Die Inszenierung legt nahe, dass Napoléons Russlandfeldzug letztlich darum scheiterte, weil Napoléon in seinem Größenwahn dem irrtümlichen Glauben unterlag, Kontrolle über ein komplexes Geschehen ausüben zu können, das sich in der Realität jeder menschlichen Kontrolle entzieht. Napoléon wird als eine Figur entlarvt, die nicht tragisch, sondern absurd scheitert. Auf der Gegenseite ist die russische Armee nicht wegen ihrer Überlegenheit erfolgreich, sondern wegen ihres Nicht-Handelns. General Kutúsow erkennt die Situation als absolut unbeherrschbar. Da die Entwicklung nicht vorhersagbar und darum nicht kontrollierbar ist, wartet er die Entwicklung einer Situation ab, die ihren eigenen Gesetze folgt. General Kutúsow lässt die Situation reifen und ist am Ende des Tages ein Sieger, der wegen vermeintlicher Feigheit verspottet wird. Handeln erzeugt ebenso wie Nicht-Handeln Tragik. Vermeintliche Wahrheiten erweisen sich entweder als Irrtümer oder als Fallen ohne Ausweg.
Historiker werden als Exegeten entlarvt, die im Nachhinein mit scheinbar wissenschaftlichen Methoden Kontexte für Ereignisse und Veränderungen unserer dynamischen Welt erfinden. Sie erzeugen die Illusion scheinbar zielgerichteter Prozesse und ermöglichen damit vermeintlich ein Verstehen von Entwicklungen, das in der Realität keinen Regeln folgt. Tatsächlich betreiben Historiker Politik, indem sie Kausalität erfinden, wo es sie nicht gibt, die Wahrheit verdängen und glänzende Helden konstruieren. Zar Alexander I., dessen Einfluss auf das Kriegsgeschehen unbedeutend ist, wird zu einem solchen Helden. Täuschungen und Lügen von 'Historikern' oder sonstigen als 'Wissenschaftler' getarnten Scharlatanen scheinen Menschen gerne zu akzeptieren. Die Botschaften vermitteln sinnstiftende 'Wahrheiten', die gierig aufgesogen werden. Der große Schwindel wird übersehen. Diese Botschaft ist zu unbequem. Dass sich komplexe Zusammenhänge nicht schlichten menschlichen Vorstellungen von Kausalität fügen und Geschichte nicht von 'Sinn' getrieben wird, ist für viele Menschen schwer zu ertragen. Warum suchen sie sonst Trost für ihre Leiden in der Religion?
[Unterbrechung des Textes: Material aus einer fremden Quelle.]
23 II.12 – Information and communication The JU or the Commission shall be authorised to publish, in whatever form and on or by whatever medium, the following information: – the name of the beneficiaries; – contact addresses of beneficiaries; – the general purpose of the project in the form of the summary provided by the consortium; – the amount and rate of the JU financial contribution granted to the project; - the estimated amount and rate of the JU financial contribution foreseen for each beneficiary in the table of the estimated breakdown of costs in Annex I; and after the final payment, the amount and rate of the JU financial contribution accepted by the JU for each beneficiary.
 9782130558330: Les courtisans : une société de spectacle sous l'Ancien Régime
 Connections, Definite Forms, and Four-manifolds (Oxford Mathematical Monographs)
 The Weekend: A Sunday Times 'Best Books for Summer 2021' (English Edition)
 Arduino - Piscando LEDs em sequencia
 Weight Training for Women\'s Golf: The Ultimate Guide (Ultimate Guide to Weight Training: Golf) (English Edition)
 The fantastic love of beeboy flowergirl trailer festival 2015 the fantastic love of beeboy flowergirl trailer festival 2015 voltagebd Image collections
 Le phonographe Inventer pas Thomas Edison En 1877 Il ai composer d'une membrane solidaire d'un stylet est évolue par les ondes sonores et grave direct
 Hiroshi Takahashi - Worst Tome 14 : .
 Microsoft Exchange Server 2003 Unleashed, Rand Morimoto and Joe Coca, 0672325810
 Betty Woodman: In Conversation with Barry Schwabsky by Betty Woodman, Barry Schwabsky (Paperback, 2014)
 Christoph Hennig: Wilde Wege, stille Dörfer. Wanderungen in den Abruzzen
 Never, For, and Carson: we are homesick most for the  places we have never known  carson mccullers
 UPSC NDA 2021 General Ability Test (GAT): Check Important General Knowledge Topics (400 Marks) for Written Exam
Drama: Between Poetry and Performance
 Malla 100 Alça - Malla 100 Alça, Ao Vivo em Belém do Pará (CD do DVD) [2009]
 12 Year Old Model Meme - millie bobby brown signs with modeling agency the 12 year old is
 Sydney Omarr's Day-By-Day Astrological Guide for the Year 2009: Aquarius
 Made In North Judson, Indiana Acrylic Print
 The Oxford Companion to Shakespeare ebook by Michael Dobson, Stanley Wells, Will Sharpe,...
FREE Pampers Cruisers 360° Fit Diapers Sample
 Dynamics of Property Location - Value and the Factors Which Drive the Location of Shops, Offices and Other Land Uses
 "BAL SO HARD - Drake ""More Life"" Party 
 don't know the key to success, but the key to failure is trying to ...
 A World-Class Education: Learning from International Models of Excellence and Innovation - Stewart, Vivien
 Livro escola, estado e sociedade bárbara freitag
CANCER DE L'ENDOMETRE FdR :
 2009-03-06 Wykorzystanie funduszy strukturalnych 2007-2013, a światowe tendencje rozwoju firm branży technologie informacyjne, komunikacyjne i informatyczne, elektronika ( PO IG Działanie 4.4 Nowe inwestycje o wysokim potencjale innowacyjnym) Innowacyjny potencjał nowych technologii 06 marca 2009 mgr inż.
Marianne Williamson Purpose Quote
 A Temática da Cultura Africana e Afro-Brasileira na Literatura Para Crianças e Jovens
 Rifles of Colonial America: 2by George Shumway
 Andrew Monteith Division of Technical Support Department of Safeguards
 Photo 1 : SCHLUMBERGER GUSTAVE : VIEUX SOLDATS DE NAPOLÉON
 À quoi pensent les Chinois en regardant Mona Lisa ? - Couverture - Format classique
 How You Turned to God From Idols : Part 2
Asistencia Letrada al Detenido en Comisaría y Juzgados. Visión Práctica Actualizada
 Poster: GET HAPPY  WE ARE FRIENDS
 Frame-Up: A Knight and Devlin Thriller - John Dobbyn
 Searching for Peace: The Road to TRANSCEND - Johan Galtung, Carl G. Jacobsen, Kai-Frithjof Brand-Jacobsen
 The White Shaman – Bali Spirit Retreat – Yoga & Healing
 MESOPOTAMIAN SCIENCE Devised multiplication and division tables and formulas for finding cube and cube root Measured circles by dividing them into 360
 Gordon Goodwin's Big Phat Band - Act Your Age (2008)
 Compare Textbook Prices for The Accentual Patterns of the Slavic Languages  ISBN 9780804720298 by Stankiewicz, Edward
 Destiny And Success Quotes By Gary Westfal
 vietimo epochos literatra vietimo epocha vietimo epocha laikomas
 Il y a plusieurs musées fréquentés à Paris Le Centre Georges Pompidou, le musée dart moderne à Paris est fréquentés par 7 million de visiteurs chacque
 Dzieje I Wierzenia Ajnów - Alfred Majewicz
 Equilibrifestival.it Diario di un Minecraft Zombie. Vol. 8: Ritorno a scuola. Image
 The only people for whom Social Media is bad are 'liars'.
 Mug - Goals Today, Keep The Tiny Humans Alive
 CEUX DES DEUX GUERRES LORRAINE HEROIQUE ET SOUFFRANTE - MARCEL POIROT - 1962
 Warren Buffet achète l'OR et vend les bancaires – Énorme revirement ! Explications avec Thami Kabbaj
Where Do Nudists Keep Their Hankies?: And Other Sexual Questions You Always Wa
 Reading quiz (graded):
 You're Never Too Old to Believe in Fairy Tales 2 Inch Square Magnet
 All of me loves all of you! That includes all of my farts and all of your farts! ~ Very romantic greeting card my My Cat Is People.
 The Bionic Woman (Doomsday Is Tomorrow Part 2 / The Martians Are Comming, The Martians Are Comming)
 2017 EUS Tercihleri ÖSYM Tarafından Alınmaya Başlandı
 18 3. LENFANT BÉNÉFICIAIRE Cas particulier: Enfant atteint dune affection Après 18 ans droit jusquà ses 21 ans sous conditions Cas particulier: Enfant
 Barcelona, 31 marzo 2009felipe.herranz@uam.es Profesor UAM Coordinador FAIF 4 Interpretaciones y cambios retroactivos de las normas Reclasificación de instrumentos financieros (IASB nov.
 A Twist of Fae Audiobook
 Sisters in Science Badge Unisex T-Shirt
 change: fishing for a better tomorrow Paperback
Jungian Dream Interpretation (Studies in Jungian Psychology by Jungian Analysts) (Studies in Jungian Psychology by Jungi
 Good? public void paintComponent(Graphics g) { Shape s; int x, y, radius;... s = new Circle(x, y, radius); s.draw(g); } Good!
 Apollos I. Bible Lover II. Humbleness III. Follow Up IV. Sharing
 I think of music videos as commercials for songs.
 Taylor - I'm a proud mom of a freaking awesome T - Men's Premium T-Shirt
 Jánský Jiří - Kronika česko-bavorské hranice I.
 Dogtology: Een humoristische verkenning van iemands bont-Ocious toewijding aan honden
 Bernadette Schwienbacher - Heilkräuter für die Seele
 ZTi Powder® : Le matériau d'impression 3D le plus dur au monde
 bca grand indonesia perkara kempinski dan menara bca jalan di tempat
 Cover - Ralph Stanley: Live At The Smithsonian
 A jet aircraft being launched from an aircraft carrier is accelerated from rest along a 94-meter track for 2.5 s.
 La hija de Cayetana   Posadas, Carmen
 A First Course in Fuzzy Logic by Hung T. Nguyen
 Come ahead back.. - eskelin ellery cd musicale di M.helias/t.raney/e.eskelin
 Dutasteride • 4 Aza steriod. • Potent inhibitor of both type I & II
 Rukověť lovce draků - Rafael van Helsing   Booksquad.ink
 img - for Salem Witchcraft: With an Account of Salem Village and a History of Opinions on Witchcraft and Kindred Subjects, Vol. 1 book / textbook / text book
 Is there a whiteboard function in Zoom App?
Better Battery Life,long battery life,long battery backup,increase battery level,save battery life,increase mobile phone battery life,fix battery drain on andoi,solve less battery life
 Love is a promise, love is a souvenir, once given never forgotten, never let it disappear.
Gedanken sind nicht ungefährlich! Unsere eigenen Gedanken können noch so edel sein, trauen können wir ihnen nicht. Die im 18. Jahrhundert aufblühenden Ideen der Aufklärung über Freiheit, Gleichheit und Brüderlichkeit erzeugen Chaos, Gewalt und Krieg in vorher nicht gekannten Dimensionen. Der Weg, den Kant als "(...) Ausgang des Menschen aus seiner selbst verschuldeten Unmündigkeit" deklariert erweist sich als Abkürzung zur Hölle.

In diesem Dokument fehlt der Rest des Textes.